Treatment of hepatocyte-hepatoma hybrid cells with Clostridium botulinum C2 toxin led to a 167% increase in monomeric globular actin (G-actin) and to a 57% decrease in filamentous actin (F-actin) within 2 h. Simultaneously, the level of actin mRNA was specifically decreased to 49% and actin synthesis was significantly diminished. In contrast, treatment of hybrid cells with phalloidin led to a decrease in G-actin to 55% and to a reciprocal increase in actin mRNA to 244% and an increase in actin synthesis. These alterations of actin synthesis depending on the G-actin/F-actin ratio corresponded to the autoregulation of actin synthesis observed in primary cultures of rat hepatocytes. Microinjection of C2 toxin or of phalloidin into hepatocyte-hepatoma hybrid cells had the same effects on actin synthesis as incubation with either toxin in the culture medium. Microinjection of nonpolymerizable ADP-ribosylated G-actin into hepatocyte-hepatoma hybrid cells specifically decreased the incorporation of [35S]methionine into newly synthesized actin within 1 h.

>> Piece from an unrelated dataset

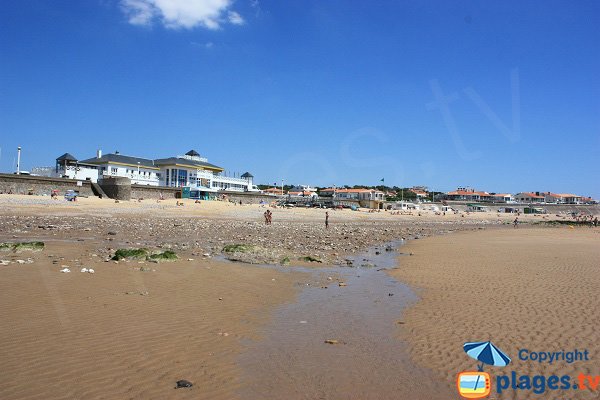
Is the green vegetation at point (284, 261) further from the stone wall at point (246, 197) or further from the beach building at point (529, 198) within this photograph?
the beach building at point (529, 198)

This decrease continued for at least 19 h. Microinjection of ADP-ribosylated actin led to rounding of cells and obvious disaggregation of actin filaments, which might be due to capping of actin filaments by the ADP-ribosylated actin. Because stabilization of actin filaments by phalloidin before microinjection of ADP-ribosylated actin also resulted in decreased actin synthesis, the concentration of monomeric G-actin seems to be responsible for the regulation of actin synthesis in hepatocyte-hepatoma hybrid cells, which can be regarded as immortalized hepatocytes.

摘要

用肉毒梭菌C2毒素处理肝细胞-肝癌杂交细胞2小时后,单体球状肌动蛋白(G-肌动蛋白)增加了167%,丝状肌动蛋白(F-肌动蛋白)减少了57%。同时,肌动蛋白mRNA水平特异性降低至49%,肌动蛋白合成显著减少。相反,用鬼笔环肽处理杂交细胞导致G-肌动蛋白减少至55%,肌动蛋白mRNA相应增加至244%,肌动蛋白合成增加。这些肌动蛋白合成的改变取决于G-肌动蛋白/F-肌动蛋白比率,这与在大鼠肝细胞原代培养中观察到的肌动蛋白合成的自动调节相对应。将C2毒素或鬼笔环肽显微注射到肝细胞-肝癌杂交细胞中,对肌动蛋白合成的影响与在培养基中用任何一种毒素孵育相同。将不可聚合的ADP-核糖基化G-肌动蛋白显微注射到肝细胞-肝癌杂交细胞中,1小时内[35S]甲硫氨酸掺入新合成肌动蛋白的量特异性降低。这种降低持续了至少19小时。显微注射ADP-核糖基化肌动蛋白导致细胞变圆,肌动蛋白丝明显解聚,这可能是由于ADP-核糖基化肌动蛋白对肌动蛋白丝的封端作用。因为在显微注射ADP-核糖基化肌动蛋白之前用鬼笔环肽稳定肌动蛋白丝也会导致肌动蛋白合成减少,所以单体G-肌动蛋白的浓度似乎负责肝细胞-肝癌杂交细胞中肌动蛋白合成的调节,这种细胞可被视为永生化肝细胞。